### [The problem]
Reproduce the part of the tax discussion transcript below that starts at "Uh, and it’s" and ends at "better for you.".

Uh, and it’s pretty liberal. It’s usually about 56 cents a mile at the moment. Or you can take, uh, actual expenses. If you believe actual expenses is more and a good tax repair, if you’re working with a good tax repair, they’re going to look at both of the sides of those and see which. is better for you.

Now, there’s some instances where you have to actually do actual miles. For instance, if you have a fleet, if you were in the taxi cab business and you had more [00:07:00] than five taxicabs, you actually have to use expenses. If you’re, uh, in an S corporation or a partnership recompensation plan, uh,

You have to actually, or the corporation owns it, you have to actually use actual expenses. You can’t use the mileage log. So, okay, thank you. What about, you mentioned the cabs with five, now does that translate as well to our painting contractors who have five plus vehicles in their fleet? That would be, yes, absolutely.

And generally, uh, if you’ve, if you, if you built your business to that point, you’re going to be incorporated as an either corporation or S corporation or partnership. And in that, in that case, um, you’re going to have to do actual expenses anyway, if the company owns the vehicles. Okay. So as, as, uh, somebody has grown at that point, there’s, um, Looking for more opportunities here for saving taxes.

[00:08:00] The, uh, there’s an opportunity to take a Salary and draw, but we need to take a reasonable salary and then we can take the rest and draw How do you know what that balance is? That’s a good question the the IRS actually has a table of average salaries for occupations that you can actually look at. Um, but a general rule of thumb from the IRS is that they consider a reasonable salary of 40 to 60% of your net profit.

If you’re a sole proprietor or, uh, you know, or a, you know, like, like a one person, uh, uh, S corporation or something like that, that’s what they’re looking for. Because if you don’t, if you have a, of course, if you have a sole proprietorship, a hundred percent of your net profit is subject to. Uh, taxes, state taxes, federal taxes, state [00:09:00] taxes, and, uh, unemployment and, um, your, your payroll taxes.

### [Excerpted data]
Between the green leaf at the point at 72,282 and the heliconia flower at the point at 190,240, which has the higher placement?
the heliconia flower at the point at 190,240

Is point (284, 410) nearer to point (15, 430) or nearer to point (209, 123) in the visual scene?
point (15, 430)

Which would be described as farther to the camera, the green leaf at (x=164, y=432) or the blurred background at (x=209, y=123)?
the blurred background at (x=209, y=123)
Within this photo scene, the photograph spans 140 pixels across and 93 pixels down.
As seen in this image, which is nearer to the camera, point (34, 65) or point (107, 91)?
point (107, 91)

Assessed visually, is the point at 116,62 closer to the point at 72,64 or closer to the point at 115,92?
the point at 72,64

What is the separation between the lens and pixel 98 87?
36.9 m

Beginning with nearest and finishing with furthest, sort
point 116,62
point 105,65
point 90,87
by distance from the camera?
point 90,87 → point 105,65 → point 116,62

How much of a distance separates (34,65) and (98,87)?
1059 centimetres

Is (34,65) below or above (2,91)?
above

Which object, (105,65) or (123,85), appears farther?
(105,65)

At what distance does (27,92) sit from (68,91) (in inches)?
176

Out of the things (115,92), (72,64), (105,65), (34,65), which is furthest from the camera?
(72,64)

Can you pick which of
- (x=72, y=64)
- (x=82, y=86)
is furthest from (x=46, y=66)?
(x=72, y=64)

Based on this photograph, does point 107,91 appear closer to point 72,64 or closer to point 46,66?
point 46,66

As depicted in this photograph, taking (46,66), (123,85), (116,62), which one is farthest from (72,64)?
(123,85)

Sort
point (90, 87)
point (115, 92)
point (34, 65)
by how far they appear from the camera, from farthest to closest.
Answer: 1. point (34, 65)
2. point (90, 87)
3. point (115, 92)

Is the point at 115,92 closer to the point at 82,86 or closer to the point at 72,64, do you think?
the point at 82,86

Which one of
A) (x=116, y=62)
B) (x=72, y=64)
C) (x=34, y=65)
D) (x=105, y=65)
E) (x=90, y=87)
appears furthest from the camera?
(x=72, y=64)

---

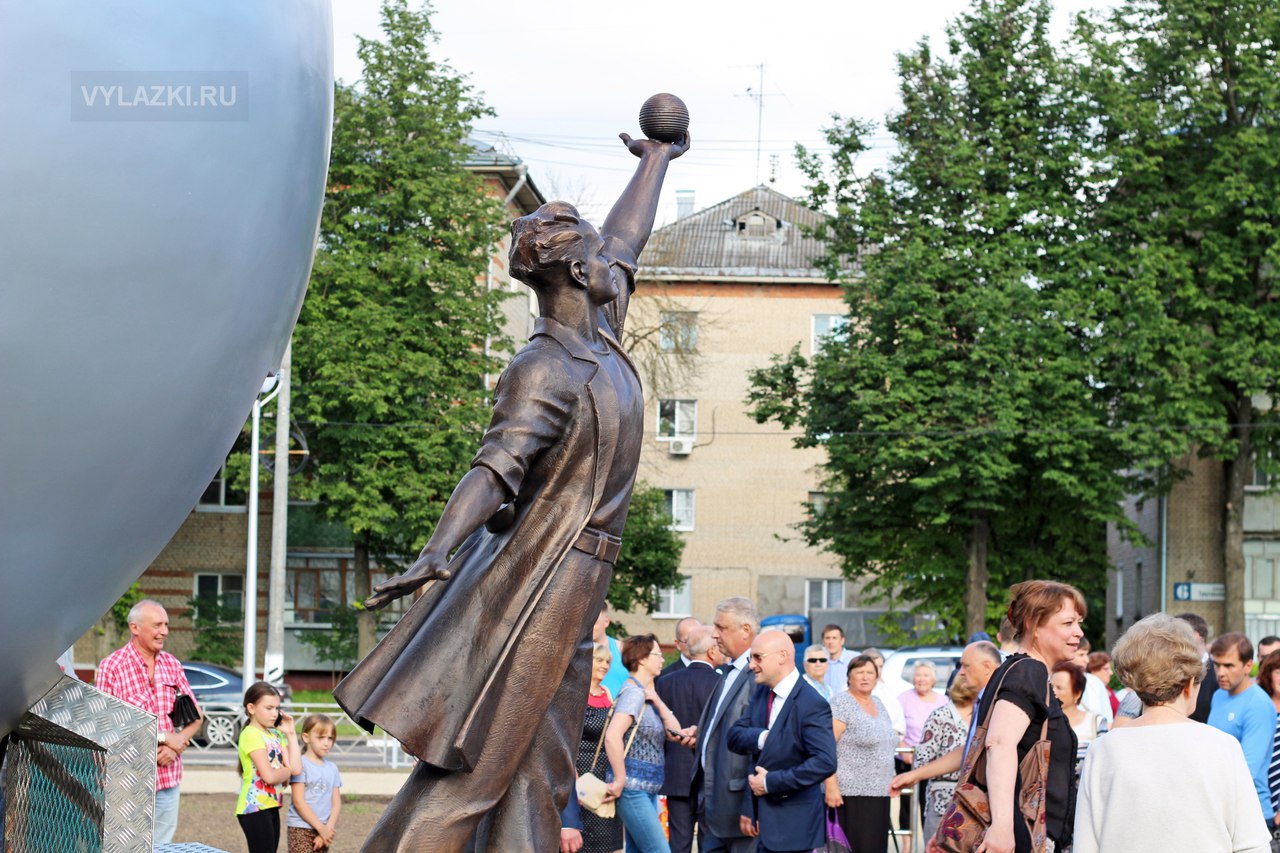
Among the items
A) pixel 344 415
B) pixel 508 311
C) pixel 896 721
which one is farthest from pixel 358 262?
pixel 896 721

### [The reply]
Uh, and it’s pretty liberal. It’s usually about 56 cents a mile at the moment. Or you can take, uh, actual expenses. If you believe actual expenses is more and a good tax repair, if you’re working with a good tax repair, they’re going to look at both of the sides of those and see which. is better for you.